What seems to be most important for a VFD is that somewhere there is this grounding!

In IT networks (i.e. isolated neutral networks), the power circuit is totally floating. A capacitive potential divider can exist between the supply transformer primary, the motor and the system ground, with the power electronics of the DC link being the centre node. If switching transients are capacitively coupled from the primary of the transformer (I think it should be the rule to provide the shield between primary and secondary windings to prevent this and other problems), the DC link could move to a very high voltage with respect to ground. This can exceed the voltage rating of the insulation between the power circuit and the control electronics of the IGBTs and something may fail - probably catastrophically. I have seen this many times, but to tell the truth not exclusively. May be that customer is lucky or they have the right transformers?

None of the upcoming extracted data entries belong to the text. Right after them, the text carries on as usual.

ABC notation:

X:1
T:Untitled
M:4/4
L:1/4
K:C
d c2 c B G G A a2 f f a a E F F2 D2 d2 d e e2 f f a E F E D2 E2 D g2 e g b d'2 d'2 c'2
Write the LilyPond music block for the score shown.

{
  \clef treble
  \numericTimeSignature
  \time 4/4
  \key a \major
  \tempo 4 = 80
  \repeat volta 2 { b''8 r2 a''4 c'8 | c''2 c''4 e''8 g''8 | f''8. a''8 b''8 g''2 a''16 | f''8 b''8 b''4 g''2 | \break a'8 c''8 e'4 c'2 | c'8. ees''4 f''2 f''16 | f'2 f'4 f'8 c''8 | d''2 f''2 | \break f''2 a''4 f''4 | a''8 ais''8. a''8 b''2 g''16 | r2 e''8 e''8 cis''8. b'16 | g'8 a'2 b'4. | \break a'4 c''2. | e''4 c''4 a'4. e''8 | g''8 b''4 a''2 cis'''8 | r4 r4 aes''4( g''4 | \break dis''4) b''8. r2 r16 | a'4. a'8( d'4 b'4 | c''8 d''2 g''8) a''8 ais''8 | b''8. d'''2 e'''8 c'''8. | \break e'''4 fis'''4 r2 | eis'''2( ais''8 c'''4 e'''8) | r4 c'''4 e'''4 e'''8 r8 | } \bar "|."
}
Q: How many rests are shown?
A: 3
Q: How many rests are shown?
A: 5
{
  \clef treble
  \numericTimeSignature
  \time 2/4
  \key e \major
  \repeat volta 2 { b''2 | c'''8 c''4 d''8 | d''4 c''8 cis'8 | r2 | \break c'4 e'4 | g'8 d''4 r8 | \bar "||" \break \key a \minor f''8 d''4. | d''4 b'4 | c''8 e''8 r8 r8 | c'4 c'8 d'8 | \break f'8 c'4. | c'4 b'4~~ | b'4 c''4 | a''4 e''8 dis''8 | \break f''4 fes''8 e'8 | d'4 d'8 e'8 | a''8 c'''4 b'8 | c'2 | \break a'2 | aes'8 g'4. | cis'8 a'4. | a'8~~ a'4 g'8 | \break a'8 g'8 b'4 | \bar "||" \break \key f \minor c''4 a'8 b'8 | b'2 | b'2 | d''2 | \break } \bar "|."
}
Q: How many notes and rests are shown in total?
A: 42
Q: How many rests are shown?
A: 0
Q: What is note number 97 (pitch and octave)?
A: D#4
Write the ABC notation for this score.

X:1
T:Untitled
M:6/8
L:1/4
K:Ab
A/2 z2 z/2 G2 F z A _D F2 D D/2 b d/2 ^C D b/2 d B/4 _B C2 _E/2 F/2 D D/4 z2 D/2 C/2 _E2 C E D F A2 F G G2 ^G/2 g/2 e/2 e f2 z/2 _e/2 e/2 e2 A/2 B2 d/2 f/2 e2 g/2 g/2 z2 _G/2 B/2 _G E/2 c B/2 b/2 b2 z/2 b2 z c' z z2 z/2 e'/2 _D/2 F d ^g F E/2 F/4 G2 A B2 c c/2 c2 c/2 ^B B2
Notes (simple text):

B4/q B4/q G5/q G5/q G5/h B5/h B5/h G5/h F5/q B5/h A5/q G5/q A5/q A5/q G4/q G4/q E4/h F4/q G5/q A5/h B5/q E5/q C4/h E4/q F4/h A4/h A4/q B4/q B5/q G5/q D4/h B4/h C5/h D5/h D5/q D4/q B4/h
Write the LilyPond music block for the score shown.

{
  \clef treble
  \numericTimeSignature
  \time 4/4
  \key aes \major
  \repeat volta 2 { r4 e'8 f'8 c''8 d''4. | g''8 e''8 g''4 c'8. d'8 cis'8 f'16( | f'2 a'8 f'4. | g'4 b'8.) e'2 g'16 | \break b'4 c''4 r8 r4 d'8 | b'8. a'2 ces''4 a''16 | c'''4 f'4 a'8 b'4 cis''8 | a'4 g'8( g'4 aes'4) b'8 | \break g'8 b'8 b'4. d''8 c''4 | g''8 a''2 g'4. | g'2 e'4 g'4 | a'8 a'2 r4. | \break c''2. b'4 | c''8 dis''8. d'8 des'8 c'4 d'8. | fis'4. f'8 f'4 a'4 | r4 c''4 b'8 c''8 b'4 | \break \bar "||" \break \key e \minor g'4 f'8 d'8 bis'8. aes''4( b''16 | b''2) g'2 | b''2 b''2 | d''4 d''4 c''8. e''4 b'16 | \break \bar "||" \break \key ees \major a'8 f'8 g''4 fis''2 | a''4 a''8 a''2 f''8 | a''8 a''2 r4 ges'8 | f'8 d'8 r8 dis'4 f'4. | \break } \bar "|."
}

With AFE drives without isolating transformers, 12, 18, 24 or more pulses for the harmonics reductions there must still be a ground reference somewhere. I am not aware of "extra" capacitors needed to be fitted for these drives - I presume you mean DC link caps?

As long as the AFE drive has its DC link referenced to ground I am aware of no more issues to the reliability of the system. In fact, I know they work very well.

Let the the standard ground fault detection circuits do their protecting or simply detect to alarm of a fault. The last thing needed is to trip machinery instantaneously on a system that has HRG. I don't think that is the point. Decent drives take care of themselves!